Rude Julius Monday, Kortimai Lavele, Mosoka Fallah, April Baller, Nuha Mouhamoud, Katawera Victoria, Nagbe Thomas, Tamba Alpha, Desmound Williams, Mulbah Richard, Pierre Formenty, Onuche Emmanuel Musa, Chukwudi Joseph Okeibunor, Talisuna Ambrose, Yahaya Ali Ahmed, Rajatonirina Soatiana, Nyenswah Tolbert, Dahn Bernice, Gasasira Alex, Fall Ibrahima Socé
World Health Organization, Monrovia, Liberia.
Ministry of Health, Voinjama, Liberia.
Pan Afr Med J. 2019 May 29;33(Suppl 2):6. doi: 10.11604/pamj.supp.2019.33.2.17095. eCollection 2019.
Early detection of disease outbreaks is paramount to averting associated morbidity and mortality. In January 2018, nine cases including four deaths associated with meningococcal disease were reported in three communities of Foya district, Lofa County, Liberia. Due to the porous borders between Lofa County and communities in neighboring Sierra Leone and Guinea, the possibility of epidemic spread of meningococcal disease could not be underestimated.

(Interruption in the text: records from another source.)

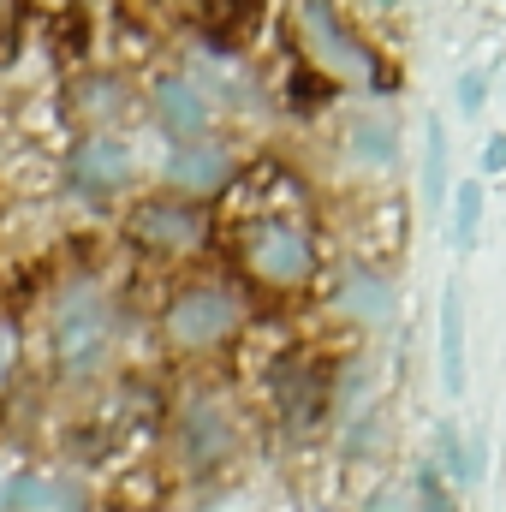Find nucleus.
I'll use <instances>...</instances> for the list:
<instances>
[{
    "label": "nucleus",
    "instance_id": "obj_1",
    "mask_svg": "<svg viewBox=\"0 0 506 512\" xmlns=\"http://www.w3.org/2000/svg\"><path fill=\"white\" fill-rule=\"evenodd\" d=\"M108 334H114V316L96 292H78L60 304V322H54V346H60V364L66 370H96L102 352H108Z\"/></svg>",
    "mask_w": 506,
    "mask_h": 512
},
{
    "label": "nucleus",
    "instance_id": "obj_2",
    "mask_svg": "<svg viewBox=\"0 0 506 512\" xmlns=\"http://www.w3.org/2000/svg\"><path fill=\"white\" fill-rule=\"evenodd\" d=\"M233 322H239V310H233V298L215 292V286H197V292H185V298L167 310V334H173L179 346H209V340H221Z\"/></svg>",
    "mask_w": 506,
    "mask_h": 512
},
{
    "label": "nucleus",
    "instance_id": "obj_3",
    "mask_svg": "<svg viewBox=\"0 0 506 512\" xmlns=\"http://www.w3.org/2000/svg\"><path fill=\"white\" fill-rule=\"evenodd\" d=\"M251 268L262 274V280H274V286L304 280V274H310V245H304V233L286 227V221L256 227L251 233Z\"/></svg>",
    "mask_w": 506,
    "mask_h": 512
},
{
    "label": "nucleus",
    "instance_id": "obj_4",
    "mask_svg": "<svg viewBox=\"0 0 506 512\" xmlns=\"http://www.w3.org/2000/svg\"><path fill=\"white\" fill-rule=\"evenodd\" d=\"M274 399H280V411H286L292 429L316 423L322 405H328V370L310 364V358H286V364L274 370Z\"/></svg>",
    "mask_w": 506,
    "mask_h": 512
},
{
    "label": "nucleus",
    "instance_id": "obj_5",
    "mask_svg": "<svg viewBox=\"0 0 506 512\" xmlns=\"http://www.w3.org/2000/svg\"><path fill=\"white\" fill-rule=\"evenodd\" d=\"M131 161H126V143H108V137H90L78 155H72V191H84V197H114L120 185H126Z\"/></svg>",
    "mask_w": 506,
    "mask_h": 512
},
{
    "label": "nucleus",
    "instance_id": "obj_6",
    "mask_svg": "<svg viewBox=\"0 0 506 512\" xmlns=\"http://www.w3.org/2000/svg\"><path fill=\"white\" fill-rule=\"evenodd\" d=\"M131 233L155 251H191L203 239V215L185 209V203H149V209L131 215Z\"/></svg>",
    "mask_w": 506,
    "mask_h": 512
},
{
    "label": "nucleus",
    "instance_id": "obj_7",
    "mask_svg": "<svg viewBox=\"0 0 506 512\" xmlns=\"http://www.w3.org/2000/svg\"><path fill=\"white\" fill-rule=\"evenodd\" d=\"M441 382L447 393H465V292L447 286L441 298Z\"/></svg>",
    "mask_w": 506,
    "mask_h": 512
},
{
    "label": "nucleus",
    "instance_id": "obj_8",
    "mask_svg": "<svg viewBox=\"0 0 506 512\" xmlns=\"http://www.w3.org/2000/svg\"><path fill=\"white\" fill-rule=\"evenodd\" d=\"M227 441H233L227 417H221L209 399H197V405L185 411V459H191V465H215V459L227 453Z\"/></svg>",
    "mask_w": 506,
    "mask_h": 512
},
{
    "label": "nucleus",
    "instance_id": "obj_9",
    "mask_svg": "<svg viewBox=\"0 0 506 512\" xmlns=\"http://www.w3.org/2000/svg\"><path fill=\"white\" fill-rule=\"evenodd\" d=\"M155 108H161V126L173 131V137H197V131L209 126V102H203L185 78H167V84L155 90Z\"/></svg>",
    "mask_w": 506,
    "mask_h": 512
},
{
    "label": "nucleus",
    "instance_id": "obj_10",
    "mask_svg": "<svg viewBox=\"0 0 506 512\" xmlns=\"http://www.w3.org/2000/svg\"><path fill=\"white\" fill-rule=\"evenodd\" d=\"M304 18H310V30H316V42L334 54V66H346V72H358V78H370V54L346 36V24L334 18V6H304Z\"/></svg>",
    "mask_w": 506,
    "mask_h": 512
},
{
    "label": "nucleus",
    "instance_id": "obj_11",
    "mask_svg": "<svg viewBox=\"0 0 506 512\" xmlns=\"http://www.w3.org/2000/svg\"><path fill=\"white\" fill-rule=\"evenodd\" d=\"M167 179L185 185V191H215V185L227 179V149H209V143L179 149V155L167 161Z\"/></svg>",
    "mask_w": 506,
    "mask_h": 512
},
{
    "label": "nucleus",
    "instance_id": "obj_12",
    "mask_svg": "<svg viewBox=\"0 0 506 512\" xmlns=\"http://www.w3.org/2000/svg\"><path fill=\"white\" fill-rule=\"evenodd\" d=\"M346 310L364 316V322H387V316H393V286L376 280V274H358V280L346 286Z\"/></svg>",
    "mask_w": 506,
    "mask_h": 512
},
{
    "label": "nucleus",
    "instance_id": "obj_13",
    "mask_svg": "<svg viewBox=\"0 0 506 512\" xmlns=\"http://www.w3.org/2000/svg\"><path fill=\"white\" fill-rule=\"evenodd\" d=\"M203 12H209L203 24H209L215 48H233V42H245L256 30V12H262V6H203Z\"/></svg>",
    "mask_w": 506,
    "mask_h": 512
},
{
    "label": "nucleus",
    "instance_id": "obj_14",
    "mask_svg": "<svg viewBox=\"0 0 506 512\" xmlns=\"http://www.w3.org/2000/svg\"><path fill=\"white\" fill-rule=\"evenodd\" d=\"M423 197H429V209H447V131H441V120H429V161H423Z\"/></svg>",
    "mask_w": 506,
    "mask_h": 512
},
{
    "label": "nucleus",
    "instance_id": "obj_15",
    "mask_svg": "<svg viewBox=\"0 0 506 512\" xmlns=\"http://www.w3.org/2000/svg\"><path fill=\"white\" fill-rule=\"evenodd\" d=\"M477 221H483V185L471 179V185L453 191V239L471 245V239H477Z\"/></svg>",
    "mask_w": 506,
    "mask_h": 512
},
{
    "label": "nucleus",
    "instance_id": "obj_16",
    "mask_svg": "<svg viewBox=\"0 0 506 512\" xmlns=\"http://www.w3.org/2000/svg\"><path fill=\"white\" fill-rule=\"evenodd\" d=\"M352 149H358L364 161L387 167V161H393V126H381L376 114H370V120H358V131H352Z\"/></svg>",
    "mask_w": 506,
    "mask_h": 512
},
{
    "label": "nucleus",
    "instance_id": "obj_17",
    "mask_svg": "<svg viewBox=\"0 0 506 512\" xmlns=\"http://www.w3.org/2000/svg\"><path fill=\"white\" fill-rule=\"evenodd\" d=\"M417 512H459L453 489H447V483H441V477H435L429 465L417 471Z\"/></svg>",
    "mask_w": 506,
    "mask_h": 512
},
{
    "label": "nucleus",
    "instance_id": "obj_18",
    "mask_svg": "<svg viewBox=\"0 0 506 512\" xmlns=\"http://www.w3.org/2000/svg\"><path fill=\"white\" fill-rule=\"evenodd\" d=\"M483 90H489V84H483V72H465V78H459V108H465V114H477V108H483Z\"/></svg>",
    "mask_w": 506,
    "mask_h": 512
},
{
    "label": "nucleus",
    "instance_id": "obj_19",
    "mask_svg": "<svg viewBox=\"0 0 506 512\" xmlns=\"http://www.w3.org/2000/svg\"><path fill=\"white\" fill-rule=\"evenodd\" d=\"M483 167H489V173H501V167H506V131H495V137H489V149H483Z\"/></svg>",
    "mask_w": 506,
    "mask_h": 512
},
{
    "label": "nucleus",
    "instance_id": "obj_20",
    "mask_svg": "<svg viewBox=\"0 0 506 512\" xmlns=\"http://www.w3.org/2000/svg\"><path fill=\"white\" fill-rule=\"evenodd\" d=\"M370 512H399V507H393V501H387V495H381V501H376V507H370Z\"/></svg>",
    "mask_w": 506,
    "mask_h": 512
},
{
    "label": "nucleus",
    "instance_id": "obj_21",
    "mask_svg": "<svg viewBox=\"0 0 506 512\" xmlns=\"http://www.w3.org/2000/svg\"><path fill=\"white\" fill-rule=\"evenodd\" d=\"M0 370H6V334H0Z\"/></svg>",
    "mask_w": 506,
    "mask_h": 512
}]
</instances>
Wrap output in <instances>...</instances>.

The county incidence management system (IMS) was activated that coordinated the response activities. Daily meetings were conducted to review response activities progress and challenges. The district rapid response team (DRRT) was the frontline responders. The case based investigation form; case line list and contacts list were used for data collection. A data base was established and analysed daily for action. Tablets Ciprofloxacin were given for chemoprophylaxis.
Sixty-seven percent (67%) of the cases were males and also 67% of the affected age range was 3 to 14 years and attending primary school. The attack rate was 7/1,000 population and case fatality rate was 44.4 % with majority of the deaths occurring within 24-48 hours of symptoms onset. Three of the cases tested positive for Neisseria Meningitidis sero-type W while six cases were Epi-linked. None of the cases had recent meningococcal vaccination and no health-worker infections were registered.
This cluster of cases of meningococcal disease during the meningitis season in a country that is not traditionally part of the meningitis belt emphasized the need for strengthening surveillance, preparedness and response capacity to meningitis.
尽早发现疾病爆发对于避免相关的发病率和死亡率至关重要。2018年1月,利比里亚洛法县福亚区的三个社区报告了9例包括4例与脑膜炎球菌病相关死亡的病例。由于洛法县与邻国塞拉利昂和几内亚社区之间边境管控不严,脑膜炎球菌病流行传播的可能性不容小觑。
启动了县发病率管理系统(IMS)来协调应对活动。每天召开会议以审查应对活动的进展和挑战。地区快速反应小组(DRRT)是一线响应者。使用基于病例的调查表、病例一览表和联系人名单进行数据收集。建立了一个数据库并每天进行分析以便采取行动。给予环丙沙星片进行化学预防。
67%的病例为男性,受影响年龄范围的67%为3至14岁且就读于小学。发病率为7/1000人口,病死率为44.4%,大多数死亡发生在症状出现后的24至48小时内。3例病例脑膜炎奈瑟菌血清W型检测呈阳性,6例病例存在流行病学关联。所有病例近期均未接种脑膜炎球菌疫苗,也未记录到卫生工作者感染情况。
在一个传统上不属于脑膜炎带的国家,脑膜炎季节期间出现的这组脑膜炎球菌病病例强调了加强对脑膜炎的监测、防范和应对能力的必要性。